Start of SELECTED EXTRACT

# Steelhead gloves?



## catfishking7 (Sep 21, 2011)

Does anybody have any fishing gloves they would recommend? Don't feel like not feeling my fingers this year..Thanks!


----------



## snag (Dec 27, 2005)

I use fingerless wool ones , warm even if they get wet. Also have a pair of a combo mitten fingerless ones which are nice for colder days, use those for deer hunting to .


----------



## freyedknot (Apr 10, 2004)

just bought a pair of glacier gloves,thin neoprene with flannel lining. hope they do the trick.


----------



## jjshbetz11 (Oct 25, 2010)

The warming packs work wonders, I've even threw em in my boots before

Sent from my E6790TM using Tapatalk


----------



## chuckNduck (Jun 29, 2012)

Simms Exstream foldover mitts. Warm, dry hands all day long. I've been using them 2 winters now.


----------



## bumpus (Jan 17, 2015)

I wear some fingerless fleece gloves from bass pros fly shop I love them I use them for cold weather steelhead.. ice fishing and deer hunting


----------



## Steel-Addicted (Apr 24, 2016)

Streamworks fleece gloves work for me in all but the very coldest weather. They are thin enough to handle fly line easily and keep hands warm.
https://thetroutspot.com/products/streamworks-arctic-fleece-gloves-full-finger

For those days when you probably won't find open water, these IceArmor gloves are very warm and waterproof, but they don't handle fly line very well.
https://www.amazon.com/Clam-Corpora...id=1479645886&sr=8-2&keywords=icearmor+gloves


----------



## Flowie (Jul 2, 2015)

bumpus said:


> I wear some fingerless fleece gloves from bass pros fly shop I love them I use them for cold weather steelhead.. ice fishing and deer hunting


I buy them too...I get them on sale for 5.00 a pair. They are pretty decent..I carry a few pairs w me winter fishing and swap them out to keep dry.

End of SELECTED EXTRACT
Start of LISTED ENTRIES

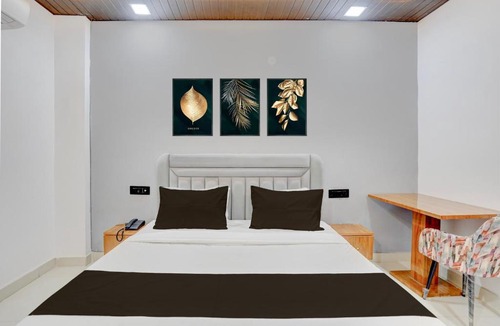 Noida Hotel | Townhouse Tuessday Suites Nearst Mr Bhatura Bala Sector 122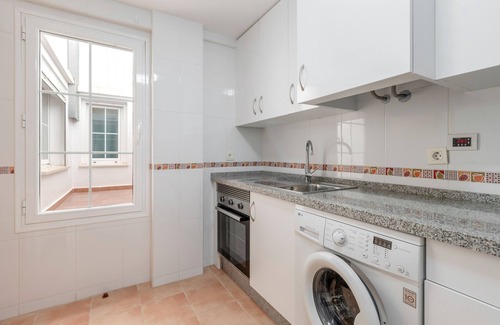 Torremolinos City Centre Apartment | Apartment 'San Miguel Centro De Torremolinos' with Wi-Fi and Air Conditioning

End of LISTED ENTRIES
Start of LISTED ENTRIES

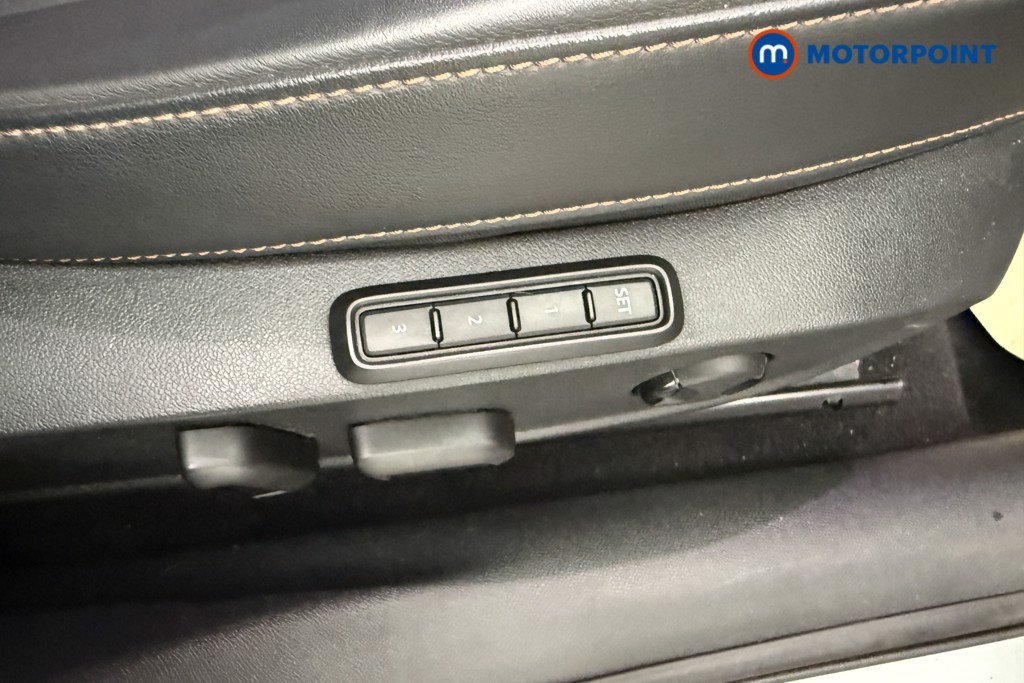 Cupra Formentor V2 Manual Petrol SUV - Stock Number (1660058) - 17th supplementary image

End of LISTED ENTRIES

### TASKS TO COMPLETE
**A.** Decide whether each statement agrees with the thread on steelhead gloves, answering yes or no and quoting the words from the thread that settle it: (i) snag says the fingerless wool gloves stay warm even when wet; (ii) Steel-Addicted says the IceArmor gloves handle fly line well; (iii) Flowie gets the fingerless fleece gloves on sale for 5.00 a pair.
**B.** In the thread on steelhead gloves, what lining do the glacier gloves that freyedknot bought have?
**C.** Resume the thread on steelhead gloves after its last post.
The items have nothing to do with this exercise.

### ANSWERS FOR THE EXERCISE
**A.**
(i) Yes: "warm even if they get wet"
(ii) No: "but they don't handle fly line very well"
(iii) Yes: "I get them on sale for 5.00 a pair"

**B.** Flannel lining.

**C.**
----------



## allday (Apr 8, 2010)

Just bought a pair of Dexshell gloves on Amazon used them on the river yesterday in the snow and wind and the worked great. Waterproof, warm and flexible


----------



## creekcrawler (Oct 5, 2004)

Army surplus wool gloves & I cut the fingers off.


----------



## MuskieManOhio (Jun 29, 2008)

I use a cheap pair of thinsulate wool fingerless mittens and I put hand warmers in the gloves also. Does the job!


----------



## catfishking7 (Sep 21, 2011)

Thanks for the replies! Will look into them!


----------



## OnTheFly (Jul 30, 2010)

yeah fingerless wool has been my best option, cheap if you lose em. I have the simms ones too that I got as a gift and I think I like my cheap wool one better!!!!


----------



## Phish_4_Bass (Sep 18, 2008)

Put the hand warmers on your wrists. warms blood as it flows up thru your hand and fingers


----------



## Shortdrift (Apr 5, 2004)

Whatever glove you decide on, use the adhesive backed toe warmers placed in the glove so they rest on the top of your hand. you can take the gloves off and on without worrying about the heat pads falling out.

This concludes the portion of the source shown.